No serviço público, a falta de compostura e o nepotismo, embora hoje disfarçado pelos intrincados laços familiares dos brasileiros, são a regra. O que é público não é de ninguém, começando pelo material de escritório levado para casa e terminando pelos cartões corporativos. Ocupantes de cargos públicos de relevância se associam secretamente a empresas de “consultoria” e assim ganham fortunas, fazendo na verdade advocacia administrativa e tráfico de influência. Egressos do serviço público caem na mesma prática, pois o serviço público aqui não é para o público, mas para quem o presta, ou alega prestar. O serviço público é uma oportunidade para “se fazer”. Comportam-se assim até os menos rapineiros, que se contentam em “colocar” um filho aqui ou acolá, ou bem encaminhar seu futuro depois da política, apesar de já bastante acolchoado por aposentadorias magnânimas e benesses liberais.
E ninguém, afinal, é punido por nada.
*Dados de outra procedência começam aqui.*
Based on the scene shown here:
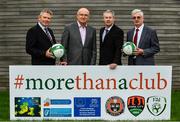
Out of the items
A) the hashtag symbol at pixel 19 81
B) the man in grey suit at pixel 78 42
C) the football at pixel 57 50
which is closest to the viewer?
the football at pixel 57 50

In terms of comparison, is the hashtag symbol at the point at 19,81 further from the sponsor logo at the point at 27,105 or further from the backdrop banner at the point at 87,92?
the sponsor logo at the point at 27,105

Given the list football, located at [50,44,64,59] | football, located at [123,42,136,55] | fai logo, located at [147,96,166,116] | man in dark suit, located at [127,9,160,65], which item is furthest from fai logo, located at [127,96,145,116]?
football, located at [50,44,64,59]

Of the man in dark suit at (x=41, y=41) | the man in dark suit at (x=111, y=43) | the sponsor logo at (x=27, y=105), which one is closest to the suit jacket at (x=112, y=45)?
the man in dark suit at (x=111, y=43)

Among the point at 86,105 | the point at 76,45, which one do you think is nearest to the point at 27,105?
the point at 86,105

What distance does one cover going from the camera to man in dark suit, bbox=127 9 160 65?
26.9 feet

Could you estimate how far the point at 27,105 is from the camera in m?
8.10

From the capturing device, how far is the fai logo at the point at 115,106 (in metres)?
8.11

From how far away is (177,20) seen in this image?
1280cm

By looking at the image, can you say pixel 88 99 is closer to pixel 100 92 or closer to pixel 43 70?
pixel 100 92

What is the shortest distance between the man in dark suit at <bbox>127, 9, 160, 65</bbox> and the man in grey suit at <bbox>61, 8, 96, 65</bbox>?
0.68 metres

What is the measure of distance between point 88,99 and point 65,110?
387mm

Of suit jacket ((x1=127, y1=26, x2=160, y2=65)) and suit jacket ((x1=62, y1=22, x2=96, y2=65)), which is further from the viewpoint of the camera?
suit jacket ((x1=62, y1=22, x2=96, y2=65))

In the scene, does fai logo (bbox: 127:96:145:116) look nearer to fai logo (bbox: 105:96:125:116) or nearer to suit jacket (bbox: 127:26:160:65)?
fai logo (bbox: 105:96:125:116)

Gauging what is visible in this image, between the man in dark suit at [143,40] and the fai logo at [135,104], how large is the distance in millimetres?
586
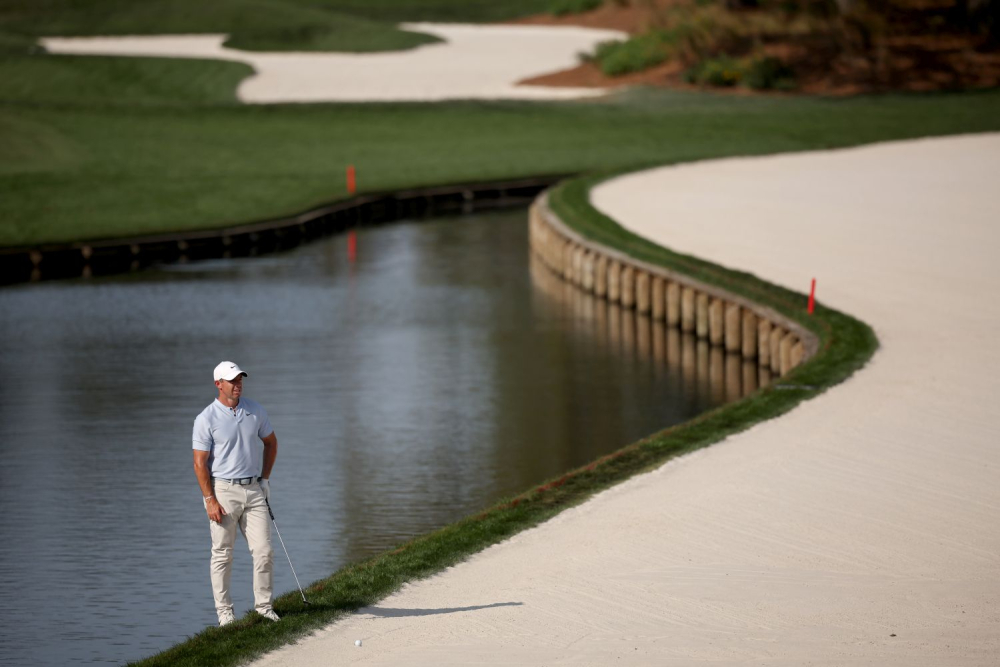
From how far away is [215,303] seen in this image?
27.4 meters

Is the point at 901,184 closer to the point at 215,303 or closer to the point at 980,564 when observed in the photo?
the point at 215,303

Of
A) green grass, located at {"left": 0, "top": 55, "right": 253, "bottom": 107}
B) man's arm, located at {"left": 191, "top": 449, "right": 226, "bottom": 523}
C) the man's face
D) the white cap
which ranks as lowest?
man's arm, located at {"left": 191, "top": 449, "right": 226, "bottom": 523}

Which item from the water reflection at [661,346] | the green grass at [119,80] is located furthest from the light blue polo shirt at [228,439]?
the green grass at [119,80]

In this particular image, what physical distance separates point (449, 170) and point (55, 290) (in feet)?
53.3

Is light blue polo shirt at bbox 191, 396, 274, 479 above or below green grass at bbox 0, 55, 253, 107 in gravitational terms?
below

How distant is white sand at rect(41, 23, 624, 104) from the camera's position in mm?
60312

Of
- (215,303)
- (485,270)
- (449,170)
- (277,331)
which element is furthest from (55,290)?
(449,170)

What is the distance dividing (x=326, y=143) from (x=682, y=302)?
2410 centimetres

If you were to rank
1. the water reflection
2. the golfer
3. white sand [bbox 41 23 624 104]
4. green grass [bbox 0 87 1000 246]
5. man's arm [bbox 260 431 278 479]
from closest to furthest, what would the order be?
the golfer, man's arm [bbox 260 431 278 479], the water reflection, green grass [bbox 0 87 1000 246], white sand [bbox 41 23 624 104]

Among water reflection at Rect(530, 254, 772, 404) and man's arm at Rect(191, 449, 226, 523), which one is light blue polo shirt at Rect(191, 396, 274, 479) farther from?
water reflection at Rect(530, 254, 772, 404)

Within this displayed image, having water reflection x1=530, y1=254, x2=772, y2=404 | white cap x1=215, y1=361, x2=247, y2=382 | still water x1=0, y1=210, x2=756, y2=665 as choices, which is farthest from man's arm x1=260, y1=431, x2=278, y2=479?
water reflection x1=530, y1=254, x2=772, y2=404

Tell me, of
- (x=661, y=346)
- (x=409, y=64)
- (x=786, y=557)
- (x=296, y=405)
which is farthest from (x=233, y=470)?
(x=409, y=64)

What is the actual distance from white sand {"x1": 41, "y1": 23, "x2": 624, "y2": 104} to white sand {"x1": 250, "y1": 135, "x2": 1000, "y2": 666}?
1623 inches

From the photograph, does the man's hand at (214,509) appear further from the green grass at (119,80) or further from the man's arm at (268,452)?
the green grass at (119,80)
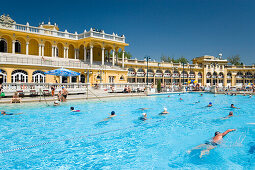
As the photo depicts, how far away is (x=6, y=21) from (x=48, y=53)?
754 centimetres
Se antes isso se aplicava somente aos ricos e poderosos, agora vale para todos. A melhor maneira de matar alguém no Brasil é ficar bêbado, pegar o carro e atropelar a vítima. Aí o atropelador se recusa a usar o bafômetro e vai para casa, responder a processo em liberdade, para, no caso difícil de vir a ser condenado, cumprir a pena também em liberdade. Embriaguez pode até virar atenuante, surto psicótico. Matar gente, aliás, é cada vez mais fácil, talvez mais que roubar. Matar bicho nem tanto, mas pega mal o sujeito sair dizendo que está sob a proteção do Ibama.
É por essas e outras que eu digo: vamos parar com essa enrolação toda, que chega a nem ficar bem, parece sabotagem com a Seleção. Não já estamos exaustos de saber que, em ocasiões semelhantes, meteram a mão na granolina para valer? Não é assim que se faz e sempre se fez neste país, como costumava lembrar um grande líder nosso? Então vamos liberar logo essa grana e sossegar a rapaziada, corrupto também fica estressado. E, afinal de contas, não somos assim tão bestas, pensam que estão nos enganando, mas não estão. Nós sabemos de tudo e não somos bobos, somos apenas omissos, submissos, cínicos e cada vez mais moralmente insensíveis – ninguém é perfeito.